The 79 films include features, documentaries, and shorts, and they will screen online.
The 33rd annual iteration of the fest, aGLIFF 33: Prism takes place August 6-16.
Badges are available now agliff.org/badges. Single tickets will go on sale July 30.
“The addition of a brand-new documentary on influential American artist Keith Haring was an exciting moment while programming for our virtual festival, and quite a joy. When it looked almost impossible, we were thrilled to confirm it in the 11th hour,” said aGLIFF Artistic Director Jim Brunzell.
“This film lineup is truly an all-inclusive representation for LGBTQIA+ narratives. We hope to create conversation while giving insight into these amazing stories with the many Q&As and Masterclasses we are offering this year.”
Filmmakers Rachel Mason and Farihah Zaman each will lead a masterclass for this year’s festival offerings. There will also be events and conversation to accompany aGLIFF’s Queer Black Voices Fund, created in response to the recent events surrounding the deaths of George Floyd, Ahmaud Arbery, Breonna Taylor, and Javier Ambler, among other incidents between police officers and African Americans. aGLIFF will begin awarding grants next year to cover costs associated with submitting and showing qualified films as part of their annual festival and year-round programming. The fund also will be used to cover travel expenses to bring filmmakers to Austin for special events surrounding the festival when possible.
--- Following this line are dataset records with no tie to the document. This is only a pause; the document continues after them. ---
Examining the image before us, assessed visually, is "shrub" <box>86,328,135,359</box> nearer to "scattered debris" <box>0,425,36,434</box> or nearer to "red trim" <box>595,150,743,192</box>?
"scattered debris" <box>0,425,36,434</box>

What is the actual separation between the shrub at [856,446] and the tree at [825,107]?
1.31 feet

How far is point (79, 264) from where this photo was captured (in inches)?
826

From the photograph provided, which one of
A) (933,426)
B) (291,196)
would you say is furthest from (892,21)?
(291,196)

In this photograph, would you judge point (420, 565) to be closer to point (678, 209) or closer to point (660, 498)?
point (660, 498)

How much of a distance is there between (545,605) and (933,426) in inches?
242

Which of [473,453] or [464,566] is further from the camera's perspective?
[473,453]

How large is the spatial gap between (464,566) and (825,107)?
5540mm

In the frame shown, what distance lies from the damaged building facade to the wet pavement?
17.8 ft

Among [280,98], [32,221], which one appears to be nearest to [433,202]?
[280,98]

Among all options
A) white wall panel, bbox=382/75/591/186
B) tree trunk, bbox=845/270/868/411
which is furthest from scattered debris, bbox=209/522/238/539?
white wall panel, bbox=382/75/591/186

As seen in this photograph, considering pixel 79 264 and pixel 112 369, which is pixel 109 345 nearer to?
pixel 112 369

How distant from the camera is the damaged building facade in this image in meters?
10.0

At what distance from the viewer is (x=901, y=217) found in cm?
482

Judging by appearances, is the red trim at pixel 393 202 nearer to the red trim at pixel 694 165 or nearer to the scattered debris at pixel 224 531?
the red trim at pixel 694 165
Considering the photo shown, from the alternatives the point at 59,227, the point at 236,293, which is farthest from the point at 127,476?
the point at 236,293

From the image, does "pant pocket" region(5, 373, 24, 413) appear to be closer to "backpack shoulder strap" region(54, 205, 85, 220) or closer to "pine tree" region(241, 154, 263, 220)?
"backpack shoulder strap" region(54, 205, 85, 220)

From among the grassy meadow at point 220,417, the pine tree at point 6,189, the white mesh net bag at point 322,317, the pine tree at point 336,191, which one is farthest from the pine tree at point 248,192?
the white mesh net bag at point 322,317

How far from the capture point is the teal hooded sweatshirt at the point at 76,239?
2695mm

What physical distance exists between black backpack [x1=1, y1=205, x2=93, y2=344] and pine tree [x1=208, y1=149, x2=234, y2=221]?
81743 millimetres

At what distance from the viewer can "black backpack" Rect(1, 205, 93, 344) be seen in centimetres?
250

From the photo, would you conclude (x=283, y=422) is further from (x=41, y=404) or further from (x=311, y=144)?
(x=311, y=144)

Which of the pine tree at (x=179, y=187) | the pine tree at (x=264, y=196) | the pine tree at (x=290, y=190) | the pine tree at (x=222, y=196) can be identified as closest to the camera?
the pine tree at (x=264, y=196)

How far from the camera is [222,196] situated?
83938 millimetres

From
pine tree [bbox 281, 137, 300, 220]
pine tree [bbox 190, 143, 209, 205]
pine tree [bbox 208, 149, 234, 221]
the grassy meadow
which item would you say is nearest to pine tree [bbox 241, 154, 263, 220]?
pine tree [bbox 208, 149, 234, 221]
The festival’s closing night film is “Ahead of the Curve” directed by Jen Rainin, a documentary about one of the most influential women in lesbian history most people have never heard of and the impact her work continues to have today. Frances “Franco”
Stevens is the founding publisher of Curve Magazine, and her story unfolds through extraordinary footage from Franco’s personal collection and LGBTQ archives to situate the story in its historical context. Franco’s present-day struggle is told through verité handheld footage.